Henry Miller’i ilkin elli yıl kadar önce Yengeç Dönencesi adlı kitabıyla tanımıştım. Bir roman olarak beğenmekten çok mektuplarında olduğu gibi farklı ve çarpıcı anlatımı kadar o döneme göre cinselliğe olan yürekli yaklaşımı doğrusu beni etkilemişti. Daha sonra onun diğer kitaplarını da okudum. Aynı şekilde Anaïs Nin de ilginç bir yazar. Bu yüzden kitapları henüz yayımlanmamış, ama günlük ve mektuplarıyla yazma tutkularını doyuran birbirlerine âşık bu iki insanın yirmi yıl kadar süren yazışmalarını ilgiyle okuduğumu söyleyebilirim.

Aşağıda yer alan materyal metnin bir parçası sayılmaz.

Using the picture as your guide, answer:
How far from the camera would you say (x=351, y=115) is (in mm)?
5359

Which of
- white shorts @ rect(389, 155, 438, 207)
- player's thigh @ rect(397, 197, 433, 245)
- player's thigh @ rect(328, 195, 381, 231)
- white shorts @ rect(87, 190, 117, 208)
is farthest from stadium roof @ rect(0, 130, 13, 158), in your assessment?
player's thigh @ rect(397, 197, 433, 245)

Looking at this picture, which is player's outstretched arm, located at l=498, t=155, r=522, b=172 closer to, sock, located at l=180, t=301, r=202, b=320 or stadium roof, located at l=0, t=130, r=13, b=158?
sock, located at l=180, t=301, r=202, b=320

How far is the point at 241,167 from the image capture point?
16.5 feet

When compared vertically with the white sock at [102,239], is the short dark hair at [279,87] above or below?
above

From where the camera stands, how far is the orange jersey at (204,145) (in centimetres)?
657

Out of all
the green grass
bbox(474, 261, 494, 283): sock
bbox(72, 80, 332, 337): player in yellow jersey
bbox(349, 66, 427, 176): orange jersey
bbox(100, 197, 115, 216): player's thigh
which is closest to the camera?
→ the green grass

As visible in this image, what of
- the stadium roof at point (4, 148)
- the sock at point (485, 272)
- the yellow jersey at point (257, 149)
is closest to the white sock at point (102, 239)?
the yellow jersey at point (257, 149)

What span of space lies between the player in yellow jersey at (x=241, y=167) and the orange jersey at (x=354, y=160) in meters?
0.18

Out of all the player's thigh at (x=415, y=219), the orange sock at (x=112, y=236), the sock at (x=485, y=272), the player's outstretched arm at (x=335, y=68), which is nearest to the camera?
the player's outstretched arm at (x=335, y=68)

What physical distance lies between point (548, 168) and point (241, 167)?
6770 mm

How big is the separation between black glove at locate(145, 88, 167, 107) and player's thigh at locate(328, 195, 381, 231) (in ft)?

Kendi payıma bu güne kadar bir sayfayı dolduracak tek bir mektup yazdığımı anımsamıyorum. Bu belki benim yeteneksizliğimden, tez canlılığımdan belki anlatacak fazla bir şeyim olmamasından kaynaklanmıştır. Belki de yazarken ayrıntılara girmeyi sevmediğimden… Gerçi uzun zamandır, mektuplarla birlikte bu yazma alışkanlığını hep birlikte yitirdik. Çocuklarımız belki de hayatları boyunca ne bir mektup yazmış ne de almış olacaklar! Elektronik postalar ve sınırlı sözcüklerle iletilerini yazmak, herkesin kolayına geliyor. Hele sosyal medyada yarım yamalak tümceler, sesli harfleri yutulmuş sözcüklerle yazmaları yok mu, gördüğümde doğrusu üzülüyorum.

Geçmişten bu güne zengin bir mektup edebiyatı raflardaki yerini koruyor. Sanırım günümüz yazarlarının geleceğe bırakabilecekleri özel yazışmaları hiç olmayacak. Onların hayatını ve çevresini ancak kendilerini anlattıkları deneme ve günceleriyle daha yakından tanıyabileceğimizi düşünüyorum.